CHARLOTTE, N.C. (AP) - Members of Jacob Blake’s family attended a rally in Charlotte on Sunday, calling for an end to a “vicious cycle of hate” nearly a month after Blake, a Black man, was shot seven times by a white police officer in Kenosha, Wisconsin.
Those comments came from Blake’s sister, Letetra Widman, as she spoke in front of a crowd of more than 150 people at a park in the city, The News & Observer reported.
“I’m tired of this vicious cycle of hate,” Widman said. “I’ve been Black for 31 years and I still can’t figure out why that makes people mad.”
Her brother has been paralyzed from the waist down due to the shooting, which was captured on video and posted online, sparking several nights of protests and unrest in Kenosha since Aug. 23.

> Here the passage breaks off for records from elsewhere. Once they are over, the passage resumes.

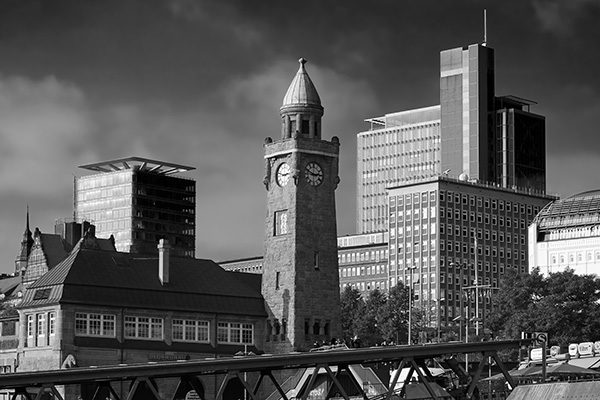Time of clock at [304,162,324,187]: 2:48
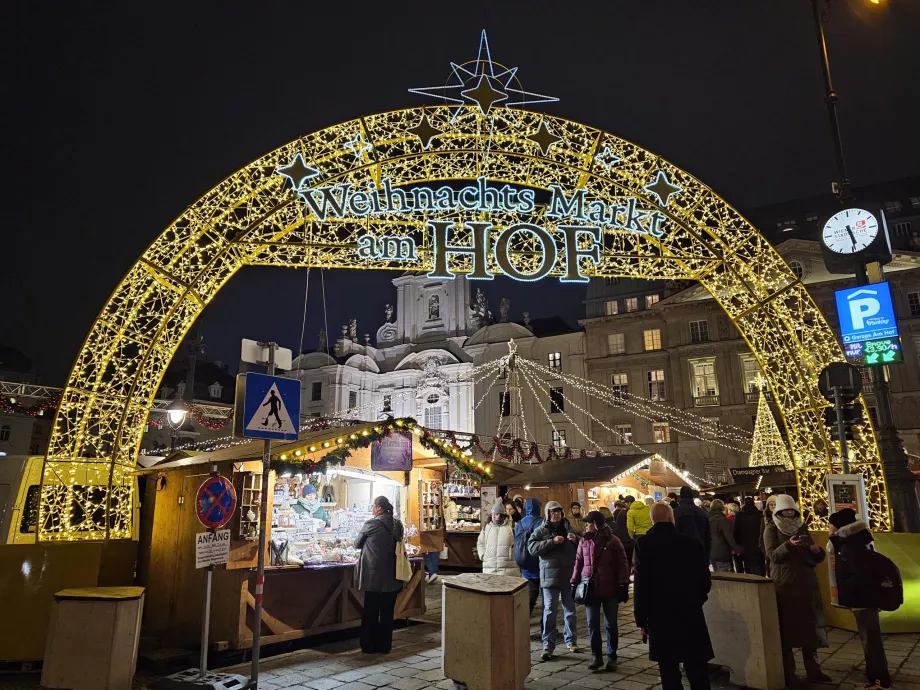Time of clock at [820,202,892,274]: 5:28
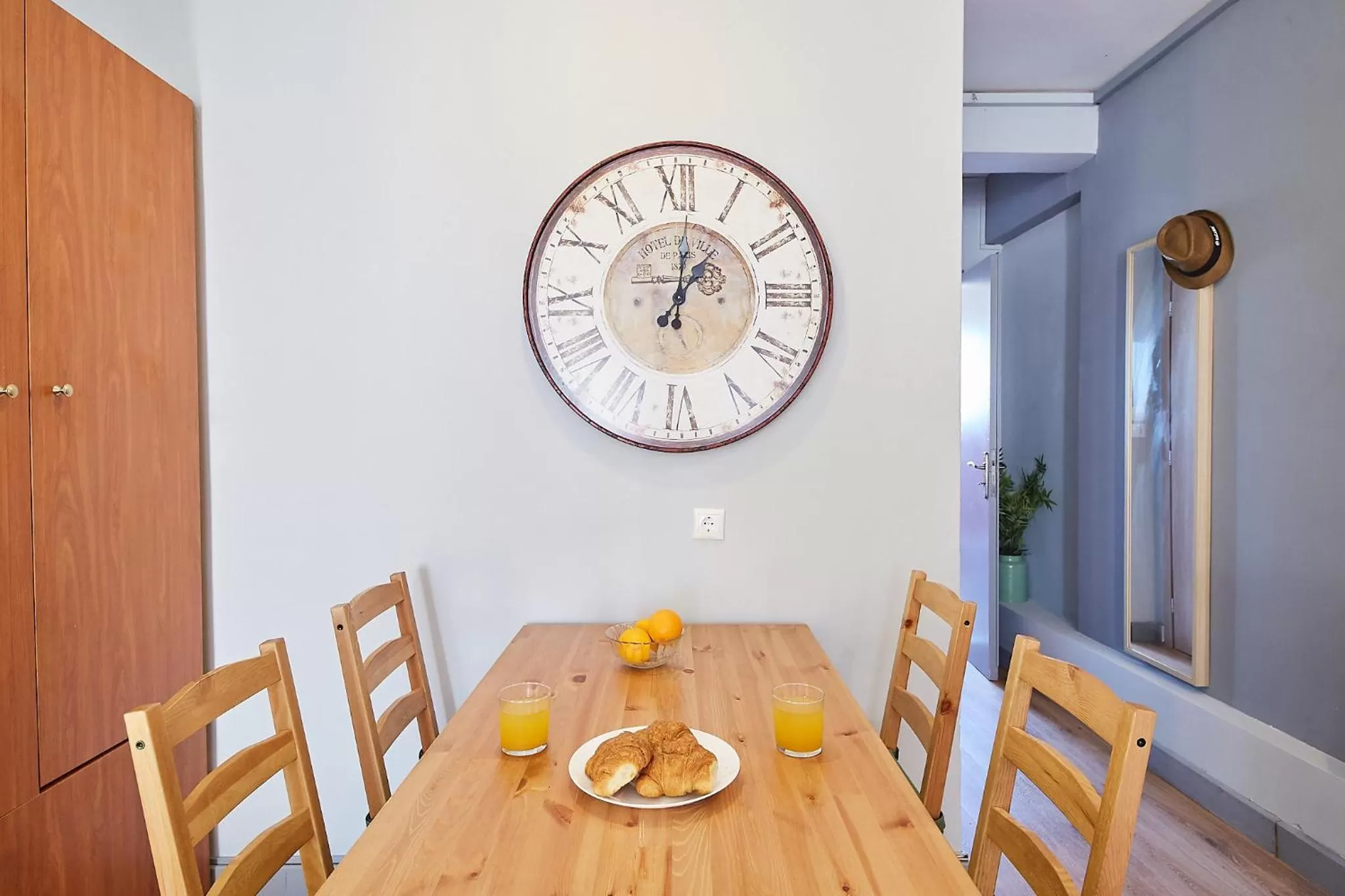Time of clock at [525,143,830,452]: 1:01
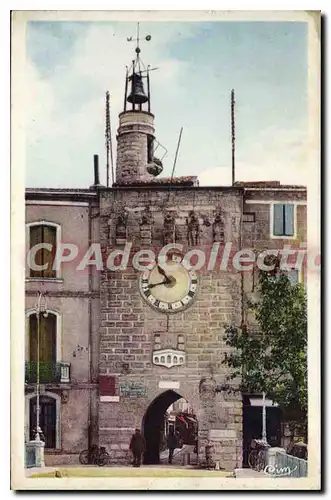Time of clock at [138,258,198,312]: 10:42
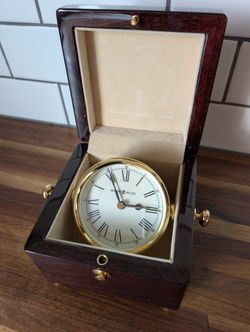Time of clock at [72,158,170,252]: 2:55
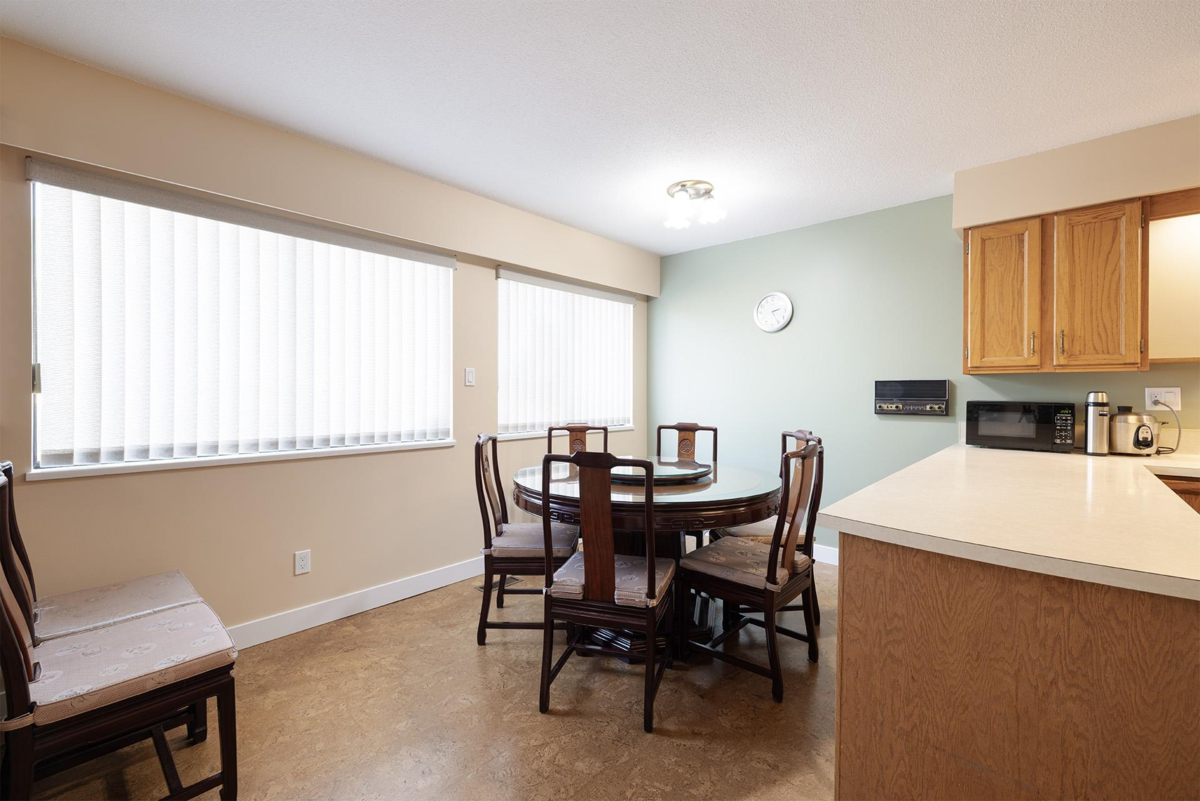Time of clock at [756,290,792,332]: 2:25
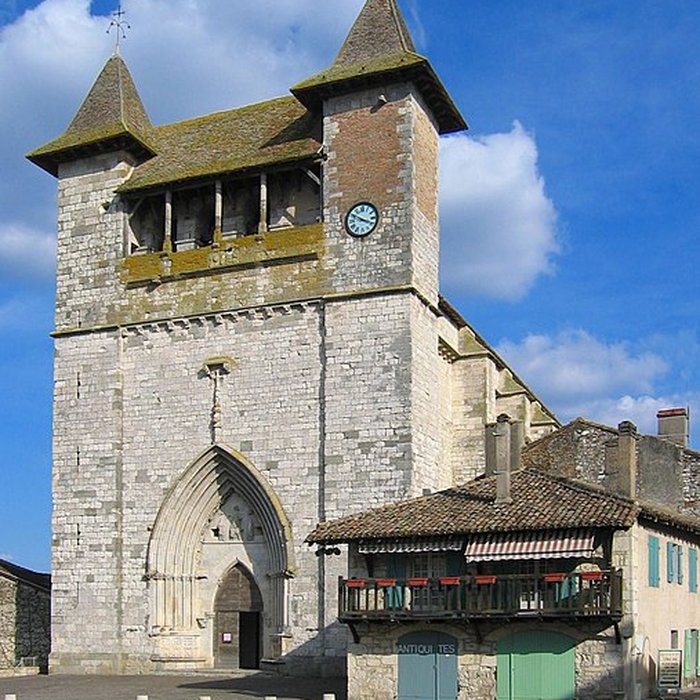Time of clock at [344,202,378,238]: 3:50
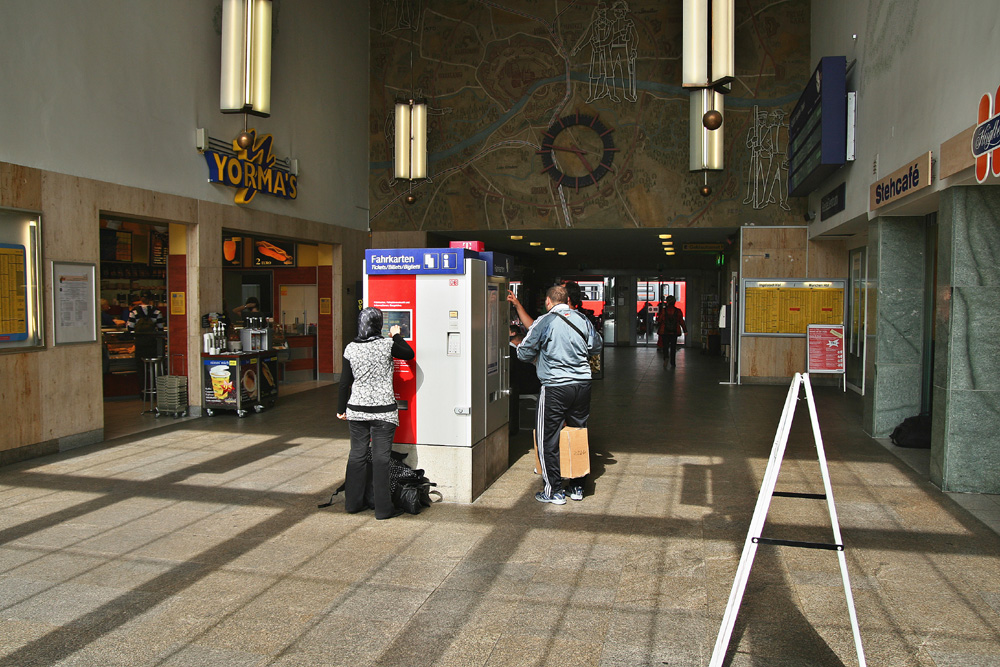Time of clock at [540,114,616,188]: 4:46
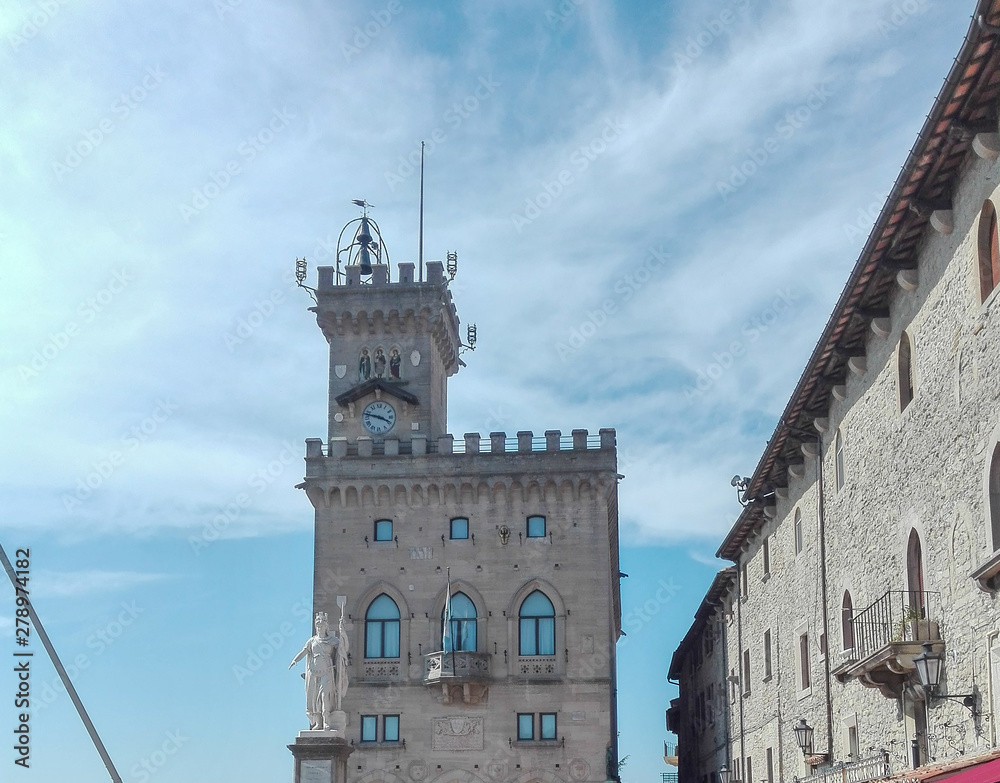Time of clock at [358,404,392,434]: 3:47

“If some of us do not count, none of us counts,” Jacob Blake Sr., a Charlotte resident, told the crowd on Sunday. “I refuse to accept the fact that in 2020 I have to prove my son is a human being.”
Two other Black men who died in Charlotte four years ago, Keith Lamont Scott and Justin Carr, were also remembered during the rally. Scott was fatally shot by a police officer and Carr was killed during a protest following Scott’s death.
The crowd then marched to a Black Lives Matter mural in the city.
Mike DeVaul, a YMCA executive in Charlotte who grew up with Blake Sr., says Jacob Blake Jr.’s life is still a cause for celebration. “We should celebrate the fact that he is living,” the newspaper quotes DeVaul as saying. “not dead as so many others are.”